The decision wasn't hard for me, it shouldn't have been anyways. My only real friend, apart from my older brother, his bestfriend and my twin sister Alice, Bella was the only real friend I had really kept whilst in forks. My entire family decided to relocate to Seattle, seeing as how Emmett, my older brother, his bestfriend and practically my brother as well – jasper, alice and myself had all been accepted into the same college there. It was a dream come true for my entire family to hear that Bella had also gotten accepted.

The only thing is, Bella and myself are now 20, and Bella never made it to Seattle. Charlie had put his foot down apparently and told bella that if she left, that was it. So Bella stayed behind. I didn't understand Charlie's threat, but apparently bella did. If Renee had still been alive, im sure that bella would be here with me, she wouldn't have become withdrawn during those teenage years and we would be spending every available moment together. It's simply a pity that things didn't turn out that way.

So when bella didn't call on Saturday night to tell me about anything and everything, it shouldn't have been too much of a worry. But the worry crawled into my stomach and loged there as I thought about Bella and the phone call that I never received.

BPOV

When I awoke, the sounds from the loundroom were non-existent. I slowely made my way up off the floor, only to be greeted by a pool of blood and a massive head rush. The cuts in my thigh's were okay, I'd defiantly seen worse when they'd been on my arms. The feint pinkish scars there now were the only reminders that there were ever cuts there. They crisscrossed over each other in a disguisting, yet beautiful manner. I made my way upstairs and to the bathroom, listening for any sounds that may mean that Charlie might want to come back for round two. But the snoring coming from the otherside of his door confirmed that he'd be out for hours, more precisely into the late afternoon tomorrow. I surveyed my face in the mirror, unsurprised to find a fresh bruise and slight cut in my cheek. A shower definitely seemed like a smart idea, and, working through the pain, I eased off my shirt and track pants.

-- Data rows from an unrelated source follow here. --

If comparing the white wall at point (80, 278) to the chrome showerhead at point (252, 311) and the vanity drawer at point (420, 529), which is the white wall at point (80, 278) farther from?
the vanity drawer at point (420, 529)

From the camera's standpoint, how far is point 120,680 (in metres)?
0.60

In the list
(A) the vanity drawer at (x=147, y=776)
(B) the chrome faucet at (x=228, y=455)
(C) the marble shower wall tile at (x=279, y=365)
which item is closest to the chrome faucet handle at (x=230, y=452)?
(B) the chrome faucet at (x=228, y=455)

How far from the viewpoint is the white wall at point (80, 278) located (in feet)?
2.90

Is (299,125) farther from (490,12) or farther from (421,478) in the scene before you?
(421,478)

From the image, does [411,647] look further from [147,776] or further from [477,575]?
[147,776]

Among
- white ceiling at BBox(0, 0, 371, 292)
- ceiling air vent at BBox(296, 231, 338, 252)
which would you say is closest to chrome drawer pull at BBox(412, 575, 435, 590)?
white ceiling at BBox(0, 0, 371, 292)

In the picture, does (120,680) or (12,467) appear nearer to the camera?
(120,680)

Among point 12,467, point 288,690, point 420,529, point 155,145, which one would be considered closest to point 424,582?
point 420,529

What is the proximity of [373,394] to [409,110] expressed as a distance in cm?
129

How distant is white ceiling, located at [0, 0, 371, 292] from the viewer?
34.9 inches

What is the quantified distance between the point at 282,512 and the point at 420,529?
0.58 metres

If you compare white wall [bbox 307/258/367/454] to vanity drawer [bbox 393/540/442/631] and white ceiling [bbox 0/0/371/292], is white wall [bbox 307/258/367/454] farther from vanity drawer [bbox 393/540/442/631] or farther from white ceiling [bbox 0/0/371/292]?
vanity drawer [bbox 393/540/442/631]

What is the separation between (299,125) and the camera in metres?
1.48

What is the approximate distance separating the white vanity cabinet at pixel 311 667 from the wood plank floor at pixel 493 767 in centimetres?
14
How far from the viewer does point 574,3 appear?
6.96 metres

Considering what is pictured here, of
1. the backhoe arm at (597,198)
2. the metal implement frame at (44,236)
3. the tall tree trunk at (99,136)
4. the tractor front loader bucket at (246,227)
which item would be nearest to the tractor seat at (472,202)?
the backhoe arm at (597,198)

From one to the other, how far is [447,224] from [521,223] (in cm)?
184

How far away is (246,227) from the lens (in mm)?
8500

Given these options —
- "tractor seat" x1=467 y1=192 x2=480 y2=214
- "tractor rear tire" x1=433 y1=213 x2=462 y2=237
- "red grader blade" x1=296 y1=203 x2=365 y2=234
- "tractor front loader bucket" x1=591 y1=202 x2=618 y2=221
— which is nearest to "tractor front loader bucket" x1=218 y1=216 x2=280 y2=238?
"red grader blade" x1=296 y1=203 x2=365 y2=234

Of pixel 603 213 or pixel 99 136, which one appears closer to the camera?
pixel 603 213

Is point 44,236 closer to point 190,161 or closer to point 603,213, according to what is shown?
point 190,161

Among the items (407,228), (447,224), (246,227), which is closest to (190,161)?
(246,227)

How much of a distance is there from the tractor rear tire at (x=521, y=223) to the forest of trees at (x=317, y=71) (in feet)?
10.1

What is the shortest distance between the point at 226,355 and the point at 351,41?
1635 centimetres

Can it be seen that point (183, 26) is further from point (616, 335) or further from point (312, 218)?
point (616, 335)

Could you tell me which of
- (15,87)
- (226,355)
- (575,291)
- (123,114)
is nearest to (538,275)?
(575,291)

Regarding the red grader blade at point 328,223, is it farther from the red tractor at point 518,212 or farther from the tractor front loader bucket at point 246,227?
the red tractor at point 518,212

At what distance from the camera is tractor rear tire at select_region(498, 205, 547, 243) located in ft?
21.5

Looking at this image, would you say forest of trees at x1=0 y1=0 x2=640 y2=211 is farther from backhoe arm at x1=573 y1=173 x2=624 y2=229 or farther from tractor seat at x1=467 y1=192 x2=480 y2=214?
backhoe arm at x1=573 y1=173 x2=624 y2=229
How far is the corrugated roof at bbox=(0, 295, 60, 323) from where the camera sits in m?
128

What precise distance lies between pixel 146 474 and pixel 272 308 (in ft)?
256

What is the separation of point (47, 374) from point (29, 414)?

The bruises that marked my skin were remarkable, even to me. Whilst my cuts had a haunted yet beautiful image to them, the bruises inflicted by Charlie's hands and feet were just disguisting. I turned away form the mirror, bile in my throat, and gingerly got into the shower. The warm water cascaded down my body, and pooled at my feet before going down the drain, spotted here and there with red. The recent cuts were already on there way to healing, they were just taking time, and Charlie had chosen the wrong night to hit me.

As I showered, my mind wandered away from my body and the pain and towards Edward. Shit, Edward! I raced, as fast as I could, to my bedroom to find a few missed calls and a message from Edward.

I know your probably busy, its sat night. But I wanted to talk. I miss you – E

I knew I forgot something, but when Charlie had started yelling it had only been 6.30. I glanced at my bedside clock. 1.43am. Shit, I was supposed to call at 7.30. So much for talking to Edward about anything. With the shower still running, I walked back to the bathroom and shut it off. I started re-evaluating my body. The pains from within my chest weren't normal. Not that there should be pain, but it hurt more now that it had ever previously.

I touched the sore rib lightly, hoping that it would not cause any more pain, only to have pain ricochet off my rib and around my body. I fought the sudden desire to reach for my raser blade. Tonight, although some control was needed, was not a good night. I was weak from exhaustion and from pain, so I made it back to my bed. My head hit the pillow and my last thought was of Edward and to hope that he wasn't too angry with me.